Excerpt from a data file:
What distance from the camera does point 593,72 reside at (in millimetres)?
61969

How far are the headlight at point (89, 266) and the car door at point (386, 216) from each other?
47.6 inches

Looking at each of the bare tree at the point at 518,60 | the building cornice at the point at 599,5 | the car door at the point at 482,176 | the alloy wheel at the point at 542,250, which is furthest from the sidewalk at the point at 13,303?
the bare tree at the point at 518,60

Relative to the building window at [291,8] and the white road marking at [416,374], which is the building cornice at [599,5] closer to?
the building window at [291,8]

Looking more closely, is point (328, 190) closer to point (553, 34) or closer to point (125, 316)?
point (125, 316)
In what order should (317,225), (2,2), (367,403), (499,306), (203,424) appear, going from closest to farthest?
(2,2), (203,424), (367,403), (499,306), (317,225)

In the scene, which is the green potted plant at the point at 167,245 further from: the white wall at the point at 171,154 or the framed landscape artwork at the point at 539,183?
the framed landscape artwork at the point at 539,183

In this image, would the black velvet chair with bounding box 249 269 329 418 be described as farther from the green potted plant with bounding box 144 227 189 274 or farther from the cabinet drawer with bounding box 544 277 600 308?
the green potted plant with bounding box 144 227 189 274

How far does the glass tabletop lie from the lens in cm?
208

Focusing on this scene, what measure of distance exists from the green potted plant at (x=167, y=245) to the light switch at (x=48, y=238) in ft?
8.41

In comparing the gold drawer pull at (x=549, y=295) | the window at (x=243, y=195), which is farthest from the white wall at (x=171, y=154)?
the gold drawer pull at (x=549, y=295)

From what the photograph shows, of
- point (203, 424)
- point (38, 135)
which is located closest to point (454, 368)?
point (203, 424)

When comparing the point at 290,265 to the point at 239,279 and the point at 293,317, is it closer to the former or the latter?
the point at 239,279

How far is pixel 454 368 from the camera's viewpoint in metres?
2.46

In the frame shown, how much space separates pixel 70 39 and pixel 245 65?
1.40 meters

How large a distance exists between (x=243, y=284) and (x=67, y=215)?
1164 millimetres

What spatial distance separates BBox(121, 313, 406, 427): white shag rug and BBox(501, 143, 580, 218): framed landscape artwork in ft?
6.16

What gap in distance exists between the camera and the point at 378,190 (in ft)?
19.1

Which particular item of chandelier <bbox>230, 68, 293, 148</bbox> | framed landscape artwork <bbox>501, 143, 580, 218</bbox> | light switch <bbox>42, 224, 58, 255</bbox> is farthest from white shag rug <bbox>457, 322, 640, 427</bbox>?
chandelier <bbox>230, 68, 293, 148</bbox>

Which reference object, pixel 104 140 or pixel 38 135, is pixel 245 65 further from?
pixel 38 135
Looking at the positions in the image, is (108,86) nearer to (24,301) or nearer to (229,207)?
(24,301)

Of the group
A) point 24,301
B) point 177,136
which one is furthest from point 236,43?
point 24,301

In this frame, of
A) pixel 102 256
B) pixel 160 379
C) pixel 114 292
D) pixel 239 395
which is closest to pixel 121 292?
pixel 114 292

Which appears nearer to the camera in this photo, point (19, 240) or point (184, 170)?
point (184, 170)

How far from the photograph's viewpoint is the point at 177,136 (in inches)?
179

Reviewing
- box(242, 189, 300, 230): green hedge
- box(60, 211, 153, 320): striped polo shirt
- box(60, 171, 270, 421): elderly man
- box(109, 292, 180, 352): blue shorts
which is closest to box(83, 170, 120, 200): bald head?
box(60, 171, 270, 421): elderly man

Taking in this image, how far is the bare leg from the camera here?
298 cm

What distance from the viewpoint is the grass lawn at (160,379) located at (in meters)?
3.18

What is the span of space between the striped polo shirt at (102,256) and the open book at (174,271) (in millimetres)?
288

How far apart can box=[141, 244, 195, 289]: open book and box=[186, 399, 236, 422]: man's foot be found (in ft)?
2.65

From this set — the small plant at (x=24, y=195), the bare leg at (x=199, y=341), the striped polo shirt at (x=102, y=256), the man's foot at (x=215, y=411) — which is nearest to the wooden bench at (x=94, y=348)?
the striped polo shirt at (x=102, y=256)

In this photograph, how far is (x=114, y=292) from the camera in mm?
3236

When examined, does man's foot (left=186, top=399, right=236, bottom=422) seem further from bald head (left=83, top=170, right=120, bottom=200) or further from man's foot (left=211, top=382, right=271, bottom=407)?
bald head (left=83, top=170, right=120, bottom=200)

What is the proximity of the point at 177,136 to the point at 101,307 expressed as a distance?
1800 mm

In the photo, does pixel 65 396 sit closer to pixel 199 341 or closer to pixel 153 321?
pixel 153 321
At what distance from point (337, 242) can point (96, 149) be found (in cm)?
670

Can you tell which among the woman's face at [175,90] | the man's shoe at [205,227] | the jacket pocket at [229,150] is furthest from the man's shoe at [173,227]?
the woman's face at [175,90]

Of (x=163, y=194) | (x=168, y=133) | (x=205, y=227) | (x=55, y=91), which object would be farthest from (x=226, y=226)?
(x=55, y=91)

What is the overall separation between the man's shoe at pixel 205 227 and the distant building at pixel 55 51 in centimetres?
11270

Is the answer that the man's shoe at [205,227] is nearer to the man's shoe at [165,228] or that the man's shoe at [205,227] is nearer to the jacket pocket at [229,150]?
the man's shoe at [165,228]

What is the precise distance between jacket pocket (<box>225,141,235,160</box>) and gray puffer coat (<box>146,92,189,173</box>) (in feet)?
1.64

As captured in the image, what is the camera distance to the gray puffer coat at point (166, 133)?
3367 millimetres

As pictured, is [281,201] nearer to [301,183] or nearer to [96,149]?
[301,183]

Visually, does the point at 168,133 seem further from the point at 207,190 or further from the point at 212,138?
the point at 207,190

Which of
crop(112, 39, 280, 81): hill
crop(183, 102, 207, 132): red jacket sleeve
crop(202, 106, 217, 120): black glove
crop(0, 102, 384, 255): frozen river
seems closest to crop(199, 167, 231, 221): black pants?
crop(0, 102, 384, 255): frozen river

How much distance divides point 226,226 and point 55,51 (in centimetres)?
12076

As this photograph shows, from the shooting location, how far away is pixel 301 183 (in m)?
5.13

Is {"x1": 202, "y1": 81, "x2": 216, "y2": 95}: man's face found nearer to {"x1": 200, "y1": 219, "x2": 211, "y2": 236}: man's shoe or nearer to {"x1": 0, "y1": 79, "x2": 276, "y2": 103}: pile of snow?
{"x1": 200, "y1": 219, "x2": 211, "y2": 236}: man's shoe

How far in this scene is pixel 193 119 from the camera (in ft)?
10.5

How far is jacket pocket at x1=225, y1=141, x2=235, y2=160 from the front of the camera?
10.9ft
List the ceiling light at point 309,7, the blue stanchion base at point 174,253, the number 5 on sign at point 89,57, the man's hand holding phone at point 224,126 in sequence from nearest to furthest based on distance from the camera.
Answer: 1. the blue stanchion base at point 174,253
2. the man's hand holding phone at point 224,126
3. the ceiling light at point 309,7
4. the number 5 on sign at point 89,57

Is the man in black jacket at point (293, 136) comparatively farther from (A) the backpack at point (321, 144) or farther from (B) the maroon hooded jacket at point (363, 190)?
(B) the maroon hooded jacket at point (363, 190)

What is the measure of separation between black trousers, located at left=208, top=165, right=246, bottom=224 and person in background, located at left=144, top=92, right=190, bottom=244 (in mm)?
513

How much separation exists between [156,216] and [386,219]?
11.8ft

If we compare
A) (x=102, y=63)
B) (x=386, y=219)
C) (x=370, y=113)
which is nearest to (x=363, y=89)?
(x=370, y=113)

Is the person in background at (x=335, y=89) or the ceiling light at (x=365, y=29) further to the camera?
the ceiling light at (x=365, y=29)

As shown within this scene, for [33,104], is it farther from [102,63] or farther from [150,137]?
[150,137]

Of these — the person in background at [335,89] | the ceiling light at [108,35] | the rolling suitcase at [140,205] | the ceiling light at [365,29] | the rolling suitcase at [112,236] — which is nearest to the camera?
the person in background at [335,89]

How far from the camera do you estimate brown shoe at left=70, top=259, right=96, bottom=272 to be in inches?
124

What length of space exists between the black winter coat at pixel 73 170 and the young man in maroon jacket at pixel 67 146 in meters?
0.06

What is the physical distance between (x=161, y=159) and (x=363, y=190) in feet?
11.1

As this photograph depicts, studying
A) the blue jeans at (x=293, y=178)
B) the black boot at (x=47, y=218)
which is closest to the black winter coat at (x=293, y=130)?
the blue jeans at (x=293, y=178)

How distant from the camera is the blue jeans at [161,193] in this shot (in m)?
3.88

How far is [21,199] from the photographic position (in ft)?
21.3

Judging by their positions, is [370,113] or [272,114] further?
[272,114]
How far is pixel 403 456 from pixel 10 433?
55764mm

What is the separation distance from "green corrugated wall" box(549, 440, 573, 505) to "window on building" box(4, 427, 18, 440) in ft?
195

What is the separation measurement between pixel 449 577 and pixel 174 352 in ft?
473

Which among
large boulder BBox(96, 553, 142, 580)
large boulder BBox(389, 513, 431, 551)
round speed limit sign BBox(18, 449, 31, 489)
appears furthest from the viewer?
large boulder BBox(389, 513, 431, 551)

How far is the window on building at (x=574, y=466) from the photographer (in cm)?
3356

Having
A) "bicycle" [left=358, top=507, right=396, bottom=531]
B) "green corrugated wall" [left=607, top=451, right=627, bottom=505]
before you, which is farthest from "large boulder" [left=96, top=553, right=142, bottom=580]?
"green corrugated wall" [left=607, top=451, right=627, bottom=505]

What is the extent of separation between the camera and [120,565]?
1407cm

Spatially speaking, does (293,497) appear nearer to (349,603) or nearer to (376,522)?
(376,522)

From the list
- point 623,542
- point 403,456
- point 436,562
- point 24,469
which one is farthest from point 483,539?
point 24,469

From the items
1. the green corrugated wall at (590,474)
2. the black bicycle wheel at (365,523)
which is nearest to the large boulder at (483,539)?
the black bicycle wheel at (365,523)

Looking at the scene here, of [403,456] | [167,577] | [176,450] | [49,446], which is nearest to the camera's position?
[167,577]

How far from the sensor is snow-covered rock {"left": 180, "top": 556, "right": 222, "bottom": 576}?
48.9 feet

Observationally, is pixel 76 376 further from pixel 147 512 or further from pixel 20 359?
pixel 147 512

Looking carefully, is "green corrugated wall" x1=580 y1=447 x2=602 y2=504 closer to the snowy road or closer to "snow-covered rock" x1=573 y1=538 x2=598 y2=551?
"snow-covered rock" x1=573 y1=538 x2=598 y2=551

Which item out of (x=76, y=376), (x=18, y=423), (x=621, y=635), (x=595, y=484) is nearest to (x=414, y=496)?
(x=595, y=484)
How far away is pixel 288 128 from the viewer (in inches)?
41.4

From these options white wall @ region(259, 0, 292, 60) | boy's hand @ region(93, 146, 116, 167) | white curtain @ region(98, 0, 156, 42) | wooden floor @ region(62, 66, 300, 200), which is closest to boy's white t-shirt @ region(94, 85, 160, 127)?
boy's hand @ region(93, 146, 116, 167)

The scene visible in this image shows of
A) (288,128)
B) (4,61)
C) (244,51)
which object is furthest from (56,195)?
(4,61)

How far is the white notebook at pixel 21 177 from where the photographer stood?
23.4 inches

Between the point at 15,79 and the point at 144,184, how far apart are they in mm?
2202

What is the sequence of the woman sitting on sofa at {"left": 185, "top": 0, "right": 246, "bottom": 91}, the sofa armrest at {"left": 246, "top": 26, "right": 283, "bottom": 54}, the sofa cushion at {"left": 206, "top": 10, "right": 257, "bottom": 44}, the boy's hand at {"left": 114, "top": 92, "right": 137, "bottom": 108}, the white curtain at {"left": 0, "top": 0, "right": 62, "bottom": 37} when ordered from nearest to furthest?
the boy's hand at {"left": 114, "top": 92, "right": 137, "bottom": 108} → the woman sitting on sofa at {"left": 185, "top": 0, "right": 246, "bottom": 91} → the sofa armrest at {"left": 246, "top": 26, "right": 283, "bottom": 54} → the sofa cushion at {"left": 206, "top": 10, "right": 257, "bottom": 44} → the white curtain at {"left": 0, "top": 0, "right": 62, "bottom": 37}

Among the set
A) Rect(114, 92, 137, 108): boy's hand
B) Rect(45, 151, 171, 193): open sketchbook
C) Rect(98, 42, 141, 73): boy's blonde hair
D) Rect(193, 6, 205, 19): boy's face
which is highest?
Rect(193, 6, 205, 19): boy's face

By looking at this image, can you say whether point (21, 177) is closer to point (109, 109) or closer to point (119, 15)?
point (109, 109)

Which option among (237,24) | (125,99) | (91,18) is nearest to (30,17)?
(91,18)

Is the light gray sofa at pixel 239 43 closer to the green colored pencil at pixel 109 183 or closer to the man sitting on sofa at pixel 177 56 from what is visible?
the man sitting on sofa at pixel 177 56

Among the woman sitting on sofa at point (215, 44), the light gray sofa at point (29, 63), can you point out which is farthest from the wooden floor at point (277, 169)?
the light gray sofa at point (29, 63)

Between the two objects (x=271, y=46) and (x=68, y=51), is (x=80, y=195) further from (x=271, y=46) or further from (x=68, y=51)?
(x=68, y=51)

→ Set exercise
Copy the material verbatim, starting at its first line and ending at the line that contains "47.6 inches", with both of those lines included.

→ The solution
What distance from the camera does point 593,72 reside at (in millimetres)?
61969

How far are the headlight at point (89, 266) and the car door at point (386, 216) from each other?
47.6 inches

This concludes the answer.